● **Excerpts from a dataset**
=== Section Start ===

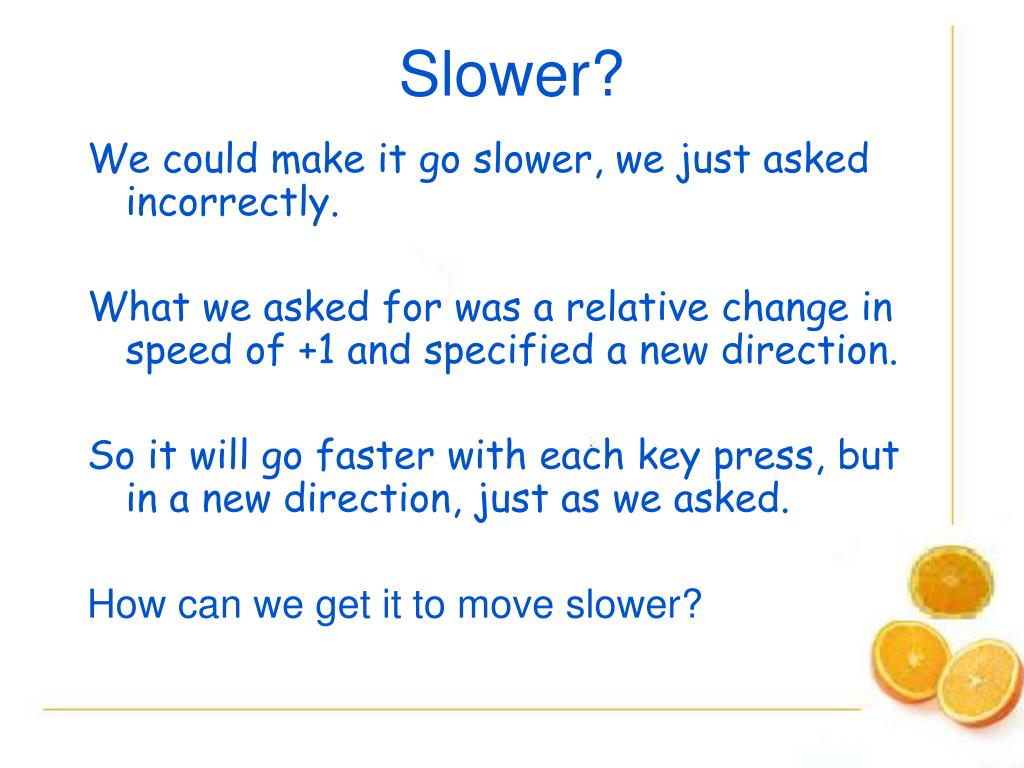 Slower?

We could make it go slower, we just asked incorrectly.

What we asked for was a relative change in speed of +1 and specified a new direction.

So it will go faster with each key press, but in a new direction, just as we asked.

How can we get it to move slower?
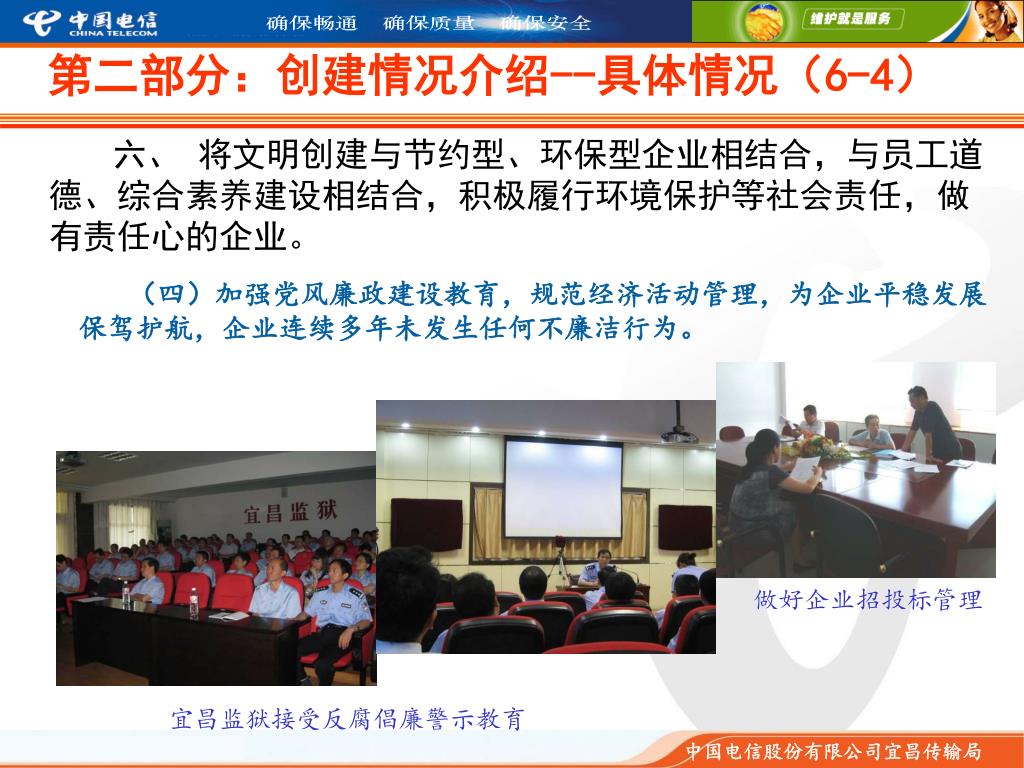 中国电信
CHINA TELECOM

确保畅通　确保质量　确保安全

维护就是服务

第二部分：创建情况介绍--具体情况（6-4）

六、 将文明创建与节约型、环保型企业相结合，与员工道德、综合素养建设相结合，积极履行环境保护等社会责任，做有责任心的企业。

（四）加强党风廉政建设教育，规范经济活动管理，为企业平稳发展保驾护航，企业连续多年未发生任何不廉洁行为。

宜昌监狱

做好企业招投标管理

宜昌监狱接受反腐倡廉警示教育

中国电信股份有限公司宜昌传输局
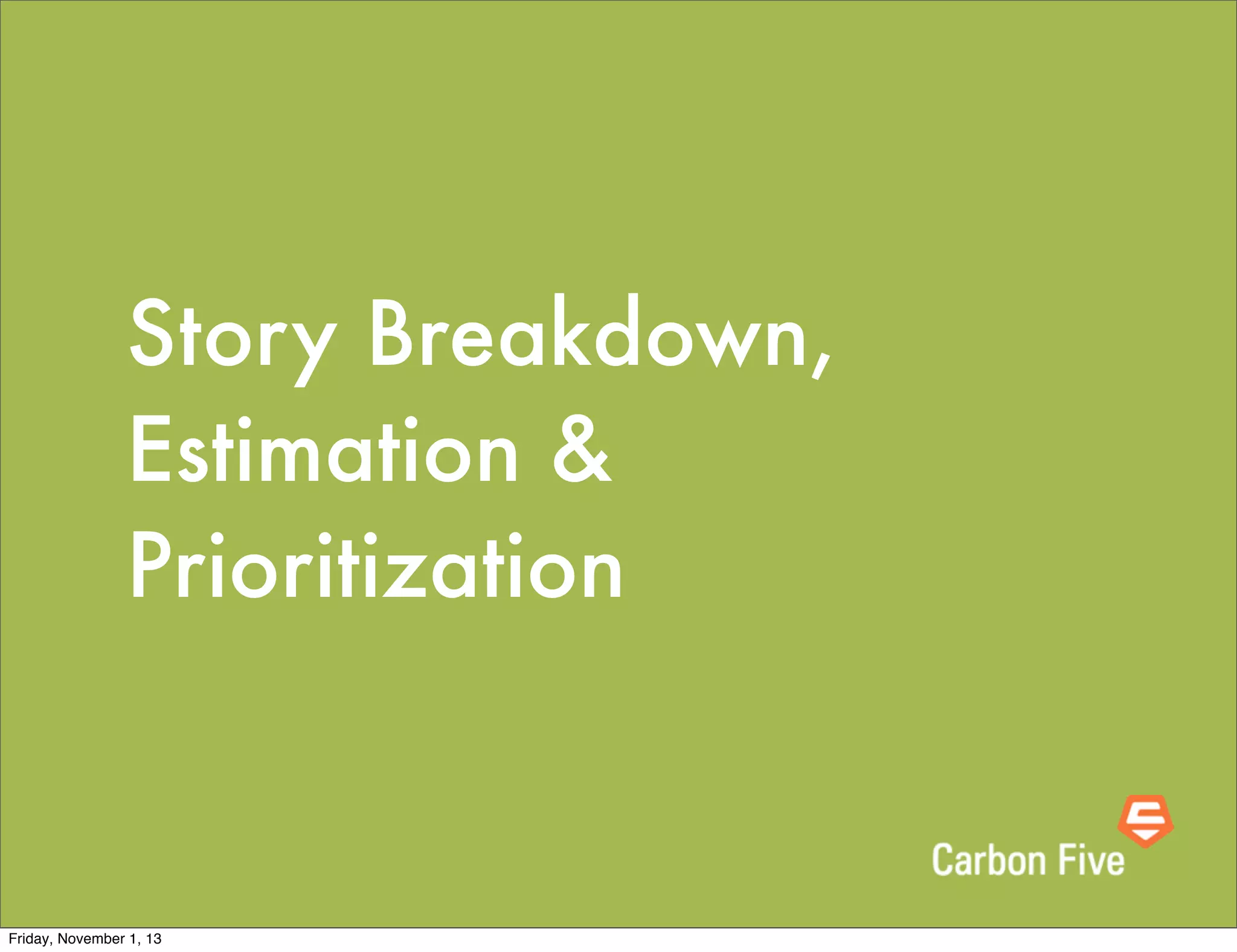 Story Breakdown, Estimation & Prioritization

Carbon Five

Friday, November 1, 13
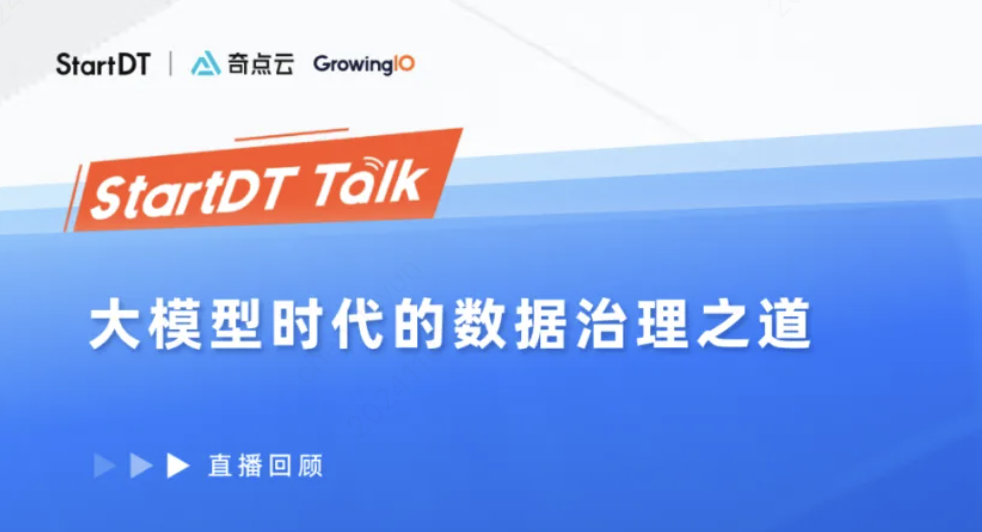 StartDT | 奇点云 GrowingIO

StartDT Talk

大模型时代的数据治理之道

直播回顾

=== Section End ===

● **TASK GOAL**
For this exercise, transcribe the data exactly but without its pictures.

● **COMPLETED TASK**
 Slower?

We could make it go slower, we just asked incorrectly.

What we asked for was a relative change in speed of +1 and specified a new direction.

So it will go faster with each key press, but in a new direction, just as we asked.

How can we get it to move slower?
 中国电信
CHINA TELECOM

确保畅通　确保质量　确保安全

维护就是服务

第二部分：创建情况介绍--具体情况（6-4）

六、 将文明创建与节约型、环保型企业相结合，与员工道德、综合素养建设相结合，积极履行环境保护等社会责任，做有责任心的企业。

（四）加强党风廉政建设教育，规范经济活动管理，为企业平稳发展保驾护航，企业连续多年未发生任何不廉洁行为。

宜昌监狱

做好企业招投标管理

宜昌监狱接受反腐倡廉警示教育

中国电信股份有限公司宜昌传输局
 Story Breakdown, Estimation & Prioritization

Carbon Five

Friday, November 1, 13
 StartDT | 奇点云 GrowingIO

StartDT Talk

大模型时代的数据治理之道

直播回顾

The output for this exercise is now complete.